Extracted entries
----------

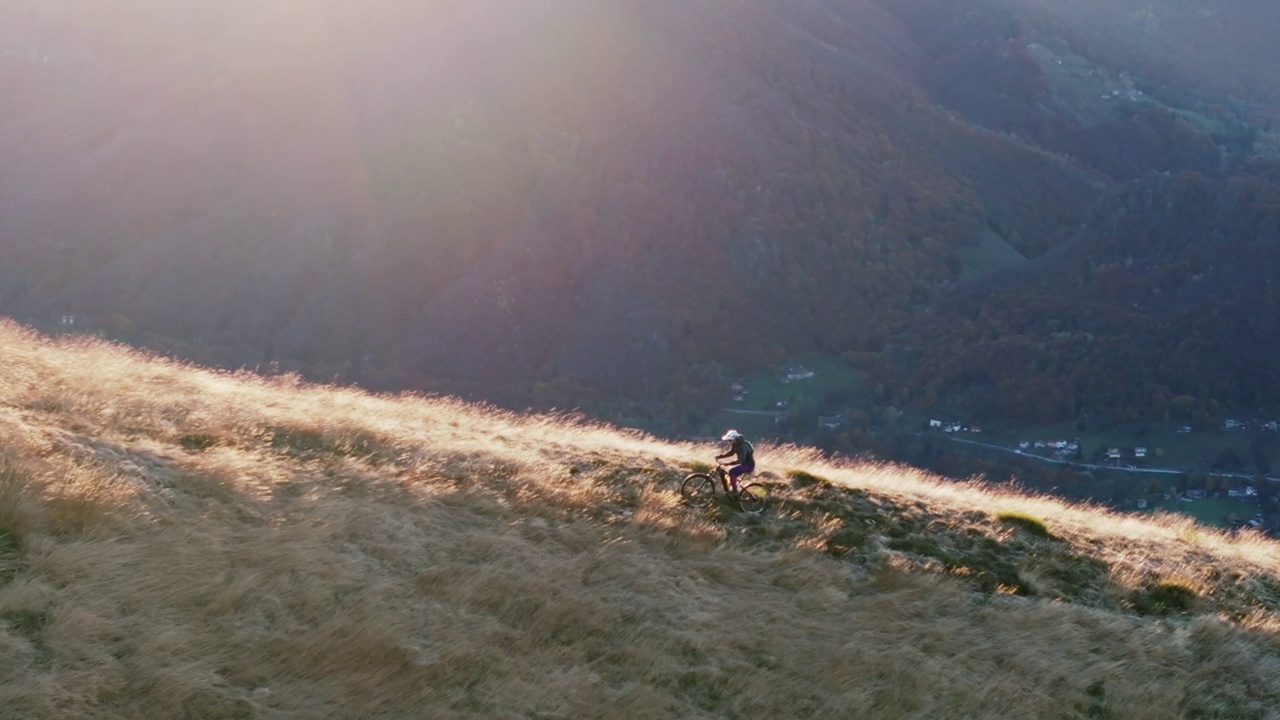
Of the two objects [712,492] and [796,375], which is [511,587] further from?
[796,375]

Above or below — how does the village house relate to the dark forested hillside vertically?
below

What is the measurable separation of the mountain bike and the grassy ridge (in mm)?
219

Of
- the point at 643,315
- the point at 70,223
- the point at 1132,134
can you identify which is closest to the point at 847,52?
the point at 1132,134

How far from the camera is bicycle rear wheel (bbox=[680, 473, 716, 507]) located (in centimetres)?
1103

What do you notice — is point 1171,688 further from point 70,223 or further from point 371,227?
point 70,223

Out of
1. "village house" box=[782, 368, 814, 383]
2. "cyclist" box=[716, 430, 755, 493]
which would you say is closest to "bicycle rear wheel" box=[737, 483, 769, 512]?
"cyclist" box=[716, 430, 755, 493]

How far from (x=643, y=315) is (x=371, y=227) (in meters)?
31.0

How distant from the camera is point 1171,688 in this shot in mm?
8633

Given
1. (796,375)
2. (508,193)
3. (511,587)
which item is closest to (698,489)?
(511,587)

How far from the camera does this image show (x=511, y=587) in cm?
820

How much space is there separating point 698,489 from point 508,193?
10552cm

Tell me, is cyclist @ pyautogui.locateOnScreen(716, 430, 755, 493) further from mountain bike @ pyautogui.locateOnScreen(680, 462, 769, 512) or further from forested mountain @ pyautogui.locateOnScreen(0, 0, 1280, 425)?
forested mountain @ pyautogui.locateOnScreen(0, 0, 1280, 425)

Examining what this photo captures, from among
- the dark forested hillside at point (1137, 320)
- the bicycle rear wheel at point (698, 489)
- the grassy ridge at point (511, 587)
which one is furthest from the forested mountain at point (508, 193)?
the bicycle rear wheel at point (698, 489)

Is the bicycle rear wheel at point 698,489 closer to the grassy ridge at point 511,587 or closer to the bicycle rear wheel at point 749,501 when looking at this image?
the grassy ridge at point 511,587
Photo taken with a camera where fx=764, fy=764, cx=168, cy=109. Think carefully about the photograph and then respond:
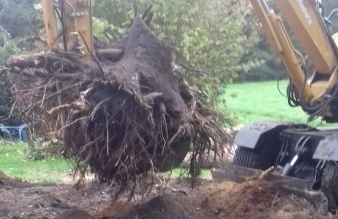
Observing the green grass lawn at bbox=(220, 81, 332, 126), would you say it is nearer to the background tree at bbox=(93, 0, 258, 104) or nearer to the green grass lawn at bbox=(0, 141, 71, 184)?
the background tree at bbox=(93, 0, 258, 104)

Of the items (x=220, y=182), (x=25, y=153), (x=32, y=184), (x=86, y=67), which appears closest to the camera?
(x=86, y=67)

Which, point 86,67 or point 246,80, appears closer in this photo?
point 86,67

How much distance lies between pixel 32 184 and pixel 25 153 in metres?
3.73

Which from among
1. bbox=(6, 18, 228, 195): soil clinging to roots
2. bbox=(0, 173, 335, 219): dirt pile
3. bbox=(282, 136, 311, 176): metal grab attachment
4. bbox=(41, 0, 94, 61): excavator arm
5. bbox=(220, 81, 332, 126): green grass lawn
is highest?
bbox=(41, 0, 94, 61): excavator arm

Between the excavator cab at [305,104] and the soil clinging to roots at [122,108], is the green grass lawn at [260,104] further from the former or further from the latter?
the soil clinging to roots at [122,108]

----------

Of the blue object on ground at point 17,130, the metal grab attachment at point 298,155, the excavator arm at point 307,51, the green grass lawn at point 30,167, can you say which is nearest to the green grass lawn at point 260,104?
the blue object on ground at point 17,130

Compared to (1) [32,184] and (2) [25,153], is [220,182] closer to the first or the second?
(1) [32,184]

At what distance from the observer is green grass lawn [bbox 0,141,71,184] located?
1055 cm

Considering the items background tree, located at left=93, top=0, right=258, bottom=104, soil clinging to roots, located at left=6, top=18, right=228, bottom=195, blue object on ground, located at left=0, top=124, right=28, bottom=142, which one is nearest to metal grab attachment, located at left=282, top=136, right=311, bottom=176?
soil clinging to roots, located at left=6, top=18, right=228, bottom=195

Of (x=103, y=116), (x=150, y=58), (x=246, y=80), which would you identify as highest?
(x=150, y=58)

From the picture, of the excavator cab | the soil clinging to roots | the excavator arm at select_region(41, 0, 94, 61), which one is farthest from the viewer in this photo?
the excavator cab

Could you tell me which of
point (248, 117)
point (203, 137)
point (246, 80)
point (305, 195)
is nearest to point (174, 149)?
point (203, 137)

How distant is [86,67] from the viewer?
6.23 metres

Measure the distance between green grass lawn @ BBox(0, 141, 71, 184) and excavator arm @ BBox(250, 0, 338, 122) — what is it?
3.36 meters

----------

What the exercise asks
Pick out every line in the listing above that contains the word "below", and copy each of those lines in full.

Written reply
Above or below — how does the village house relate to the dark forested hillside vertically?
below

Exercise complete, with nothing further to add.